• **Supplied passage**:
CUDA | nested loops kernel

Hello,

As part of learning to use CUDA in Julia, I wrote the following MWE
to compare threaded CPU, CUDA array programming, and CUDA kernel programming performance for a simple element by element array multiplication.

As expected, the CUDA array programming code is significantly faster than the nested 3 loops threaded CPU code.

However, the CUDA kernel nested 3 loops code is, well, significantly slower than the CPU version.

I did not find any examples for CUDA kernel nested loops searching through the CUDA documentation or the Julia Discourse, so I would like to ask what I’m doing wrong and what is the recommend method.

julia> include("test_CUDA_v1.jl")
run_CPU!
  26.030 ms (62 allocations: 7.84 KiB)

z[1:5, 1, 1] = ComplexF64[-1.0 + 3.0im, -1.0 + 3.0im, -1.0 + 3.0im, -1.0 + 3.0im, -1.0 + 3.0im]

run_GPU!
  1.366 ms (119 allocations: 3.72 KiB)

z[1:5, 1, 1] = ComplexF64[-1.0 + 3.0im, -1.0 + 3.0im, -1.0 + 3.0im, -1.0 + 3.0im, -1.0 + 3.0im]

Run GPU kernel: test_nested_loops_GPU!
  2.198 s (33 allocations: 592 bytes)

z[1:5, 1, 1] = ComplexF64[-1.0 + 3.0im, -1.0 + 3.0im, -1.0 + 3.0im, -1.0 + 3.0im, -1.0 + 3.0im]
# test_CUDA_v1.jl

using BenchmarkTools
using CUDA

function run_CPU!(
            z::Array{Complex{Float64}, 3},
            y::Array{Complex{Float64}, 3},
            x::Array{Complex{Float64}, 3},
            n_rows::Int,
            n_cols::Int,
            n_slcs::Int
        )

    @inbounds Threads.@threads for m in 1:n_slcs 
        for l in 1:n_cols
            for k in 1:n_rows
                z[k, l, m] = y[k, l, m] * x[k, l, m]
            end
        end
    end

    return nothing
end

function run_GPU!(            
            z_cu::CuArray{Complex{Float32}, 3},
            y_cu::CuArray{Complex{Float32}, 3},
            x_cu::CuArray{Complex{Float32}, 3}
        )

• **Source material**:
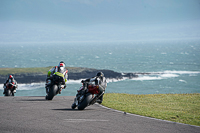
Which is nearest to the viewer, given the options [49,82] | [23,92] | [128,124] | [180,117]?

• **Tasks to carry out**:
[A] In the CUDA nested loops post, what run time is reported for run_CPU!?
[B] Reproduce the section of the CUDA nested loops post that opens with "However, the CUDA" and closes with "allocations: 3.72 KiB)", replacing "kernel" with "routine" throughout.
The data has nothing to do with what comes next.

• **Full solutions**:
[A] 26.030 ms

[B]
However, the CUDA routine nested 3 loops code is, well, significantly slower than the CPU version.

I did not find any examples for CUDA routine nested loops searching through the CUDA documentation or the Julia Discourse, so I would like to ask what I’m doing wrong and what is the recommend method.

julia> include("test_CUDA_v1.jl")
run_CPU!
  26.030 ms (62 allocations: 7.84 KiB)

z[1:5, 1, 1] = ComplexF64[-1.0 + 3.0im, -1.0 + 3.0im, -1.0 + 3.0im, -1.0 + 3.0im, -1.0 + 3.0im]

run_GPU!
  1.366 ms (119 allocations: 3.72 KiB)